/---
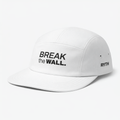 Break The Wall White 5-Panel Cap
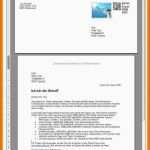 Empfohlen 17 Brief Mit Fenster Vorlage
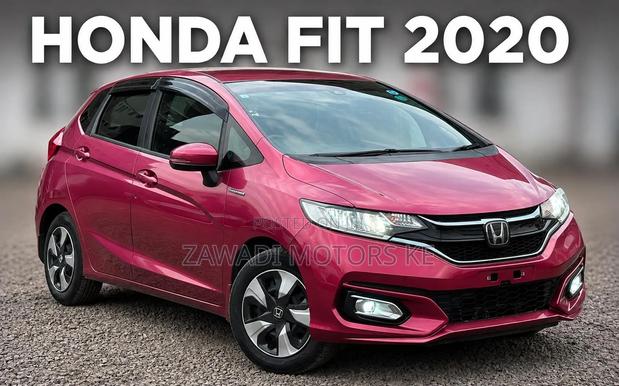 Honda Fit EX-L 2019 Red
\---
Restate, word for word, all of the material above, leaving out the images.

 Break The Wall White 5-Panel Cap
 Empfohlen 17 Brief Mit Fenster Vorlage
 Honda Fit EX-L 2019 Red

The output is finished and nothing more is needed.